Minnesota: Mann stirbt durch Schüsse von Bundesbeamten in Minneapolis
In Minneapolis haben Bundesbeamte nach Angaben lokaler Behörden erneut auf einen Menschen geschossen. Das teilten die Stadtverwaltung sowie der Gouverneur von Minnesota, Tim Walz, mit. Der Polizeichef von Minneapolis, Brian O’Hara sagte dem Sender CNN, dass die Person anschließend ihren Schussverletzungen erlegen sei. Die Nachrichtenagentur AP berichtete unter Berufung auf Daten eines Krankenhauses ebenfalls, dass der Mann gestorben sei. Die genauen Umstände des Vorfalls sind noch unklar.
„Ich habe gerade mit dem Weißen Haus gesprochen, nachdem es heute Morgen
erneut zu einer schrecklichen Schießerei durch Bundesbeamte gekommen
ist“, schrieb Walz auf der Social-Media-Plattform X. „Das ist widerlich.
Der Präsident muss diese Operation beenden. Ziehen Sie die Tausenden
von gewalttätigen, ungeschulten Beamten aus Minnesota ab. Jetzt.“
Berichten zufolge wurden die Schüsse auf den Mann im Süden von Minneapolis abgegeben. Ein online kursierenden Video, das sich im Süden der Stadt verorten lässt, soll den Vorfall zeigen. Zu sehen ist aus einiger Entfernung, wie mehrere Beamte einen Mann niederringen, bevor die Schüsse abgegeben werden. Auch wenn sich der Ort verifizieren lässt, ist die Authentizität des Videos zunächst nicht vollständig bestätigt.

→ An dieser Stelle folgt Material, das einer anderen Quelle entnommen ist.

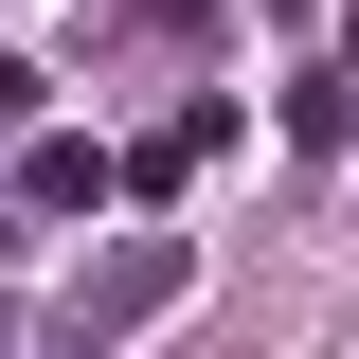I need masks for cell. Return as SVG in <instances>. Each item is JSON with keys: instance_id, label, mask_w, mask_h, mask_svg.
Here are the masks:
<instances>
[{"instance_id": "8992f818", "label": "cell", "mask_w": 359, "mask_h": 359, "mask_svg": "<svg viewBox=\"0 0 359 359\" xmlns=\"http://www.w3.org/2000/svg\"><path fill=\"white\" fill-rule=\"evenodd\" d=\"M252 18H323V0H252Z\"/></svg>"}, {"instance_id": "277c9868", "label": "cell", "mask_w": 359, "mask_h": 359, "mask_svg": "<svg viewBox=\"0 0 359 359\" xmlns=\"http://www.w3.org/2000/svg\"><path fill=\"white\" fill-rule=\"evenodd\" d=\"M287 144L341 162V144H359V72H287Z\"/></svg>"}, {"instance_id": "6da1fadb", "label": "cell", "mask_w": 359, "mask_h": 359, "mask_svg": "<svg viewBox=\"0 0 359 359\" xmlns=\"http://www.w3.org/2000/svg\"><path fill=\"white\" fill-rule=\"evenodd\" d=\"M180 287H198V252H180V233H126V252L90 269V306H72V359H108V341H126V323H162Z\"/></svg>"}, {"instance_id": "3957f363", "label": "cell", "mask_w": 359, "mask_h": 359, "mask_svg": "<svg viewBox=\"0 0 359 359\" xmlns=\"http://www.w3.org/2000/svg\"><path fill=\"white\" fill-rule=\"evenodd\" d=\"M216 144H233V108H216V90H198L180 126H144V144H126V198H180V180L216 162Z\"/></svg>"}, {"instance_id": "7a4b0ae2", "label": "cell", "mask_w": 359, "mask_h": 359, "mask_svg": "<svg viewBox=\"0 0 359 359\" xmlns=\"http://www.w3.org/2000/svg\"><path fill=\"white\" fill-rule=\"evenodd\" d=\"M108 198H126V162H108V144H72V126L18 144V216H108Z\"/></svg>"}, {"instance_id": "5b68a950", "label": "cell", "mask_w": 359, "mask_h": 359, "mask_svg": "<svg viewBox=\"0 0 359 359\" xmlns=\"http://www.w3.org/2000/svg\"><path fill=\"white\" fill-rule=\"evenodd\" d=\"M0 108H36V72H18V54H0Z\"/></svg>"}, {"instance_id": "52a82bcc", "label": "cell", "mask_w": 359, "mask_h": 359, "mask_svg": "<svg viewBox=\"0 0 359 359\" xmlns=\"http://www.w3.org/2000/svg\"><path fill=\"white\" fill-rule=\"evenodd\" d=\"M341 36H359V0H341Z\"/></svg>"}, {"instance_id": "ba28073f", "label": "cell", "mask_w": 359, "mask_h": 359, "mask_svg": "<svg viewBox=\"0 0 359 359\" xmlns=\"http://www.w3.org/2000/svg\"><path fill=\"white\" fill-rule=\"evenodd\" d=\"M0 323H18V306H0Z\"/></svg>"}]
</instances>
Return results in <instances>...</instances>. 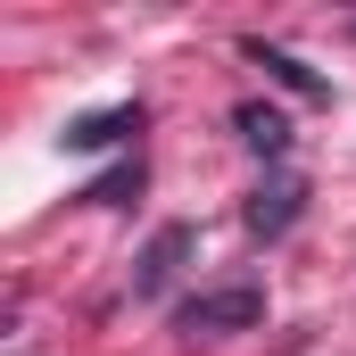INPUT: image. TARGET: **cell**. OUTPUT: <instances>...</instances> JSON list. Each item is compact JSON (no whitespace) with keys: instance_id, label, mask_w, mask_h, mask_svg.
<instances>
[{"instance_id":"cell-1","label":"cell","mask_w":356,"mask_h":356,"mask_svg":"<svg viewBox=\"0 0 356 356\" xmlns=\"http://www.w3.org/2000/svg\"><path fill=\"white\" fill-rule=\"evenodd\" d=\"M249 323H266V290L257 282H232V290H207V298L175 307L182 340H216V332H249Z\"/></svg>"},{"instance_id":"cell-2","label":"cell","mask_w":356,"mask_h":356,"mask_svg":"<svg viewBox=\"0 0 356 356\" xmlns=\"http://www.w3.org/2000/svg\"><path fill=\"white\" fill-rule=\"evenodd\" d=\"M191 249H199V232H191V224H158V232H149V249L133 257V298H158V290L182 273Z\"/></svg>"},{"instance_id":"cell-3","label":"cell","mask_w":356,"mask_h":356,"mask_svg":"<svg viewBox=\"0 0 356 356\" xmlns=\"http://www.w3.org/2000/svg\"><path fill=\"white\" fill-rule=\"evenodd\" d=\"M124 133H141V108H99V116L67 124V149H116Z\"/></svg>"},{"instance_id":"cell-4","label":"cell","mask_w":356,"mask_h":356,"mask_svg":"<svg viewBox=\"0 0 356 356\" xmlns=\"http://www.w3.org/2000/svg\"><path fill=\"white\" fill-rule=\"evenodd\" d=\"M290 216H298V182H273V191H257L249 199V232H290Z\"/></svg>"},{"instance_id":"cell-5","label":"cell","mask_w":356,"mask_h":356,"mask_svg":"<svg viewBox=\"0 0 356 356\" xmlns=\"http://www.w3.org/2000/svg\"><path fill=\"white\" fill-rule=\"evenodd\" d=\"M232 124H241V141H249V149H266V158H282V149H290V124H282L273 108H257V99H249Z\"/></svg>"},{"instance_id":"cell-6","label":"cell","mask_w":356,"mask_h":356,"mask_svg":"<svg viewBox=\"0 0 356 356\" xmlns=\"http://www.w3.org/2000/svg\"><path fill=\"white\" fill-rule=\"evenodd\" d=\"M249 58H257V67H273V83H290L298 99H323V75H307L290 50H273V42H249Z\"/></svg>"}]
</instances>
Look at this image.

Proteste am Ort des Geschehens
Eine Sprecherin des US-Heimatschutzministeriums sagte der Nachrichtenagentur AP, die angeschossene Person habe
eine Schusswaffe mit zwei Magazinen bei sich gehabt. Die Lage entwickele
sich noch. Das Ministerium veröffentlichte außerdem das Foto einer
Handfeuerwaffe, die bei der erschossenen Person gefunden worden sein soll. Es ist unklar, wie es zu den tödlichen Schüssen kam und inwiefern die Waffe des getöteten Mannes eine Rolle spielte.
Lokale US-Fernsehsender zeigen nach den tödlichen Schüssen Proteste rund um den Ort des Geschehens in Minneapolis, explodierende Tränengas-Patronen, viele Polizeikräfte auf der Straße und eine unübersichtliche Lage. Fahrzeuge mit FBI-Beamten sollen zum Tatort gefahren sein.
Widerstand gegen Einsätze der US-Einwanderungsbehörde ICE
In Minneapolis hatte es am Freitag und Samstag Proteste Tausender Menschen gegen die umstrittenen Einsätze der
US-Einwanderungsbehörde ICE gegeben. Am Freitag haben Tausende Menschen in Minnesota an
einem koordinierten Aktionstag mit Streiks und mehreren Demonstrationen
teilgenommen. Hunderte Geschäfte blieben geschlossen, Beschäftigte
blieben der Arbeit fern, Studierende und Schüler dem Unterricht.
Zu den Protesten gehörten Kundgebungen, Gebete und Märsche in den Zwillingsstädten Minneapolis und St. Paul trotz eisiger Temperaturen sowie eine Demonstration am Flughafen Minneapolis–St.
Paul. Seit dem 7. Januar versammeln sich täglich Demonstranten in den Twin Cities Minneapolis und St. Paul. An diesem Tag wurde die 37-jährige dreifache Mutter Renee Good von einem ICE-Beamten erschossen. US-Medienberichten ist der aktuelle Vorfall der dritte Fall, in dem Bundesbeamte in Minneapolis Schüsse auf eine Person abgaben.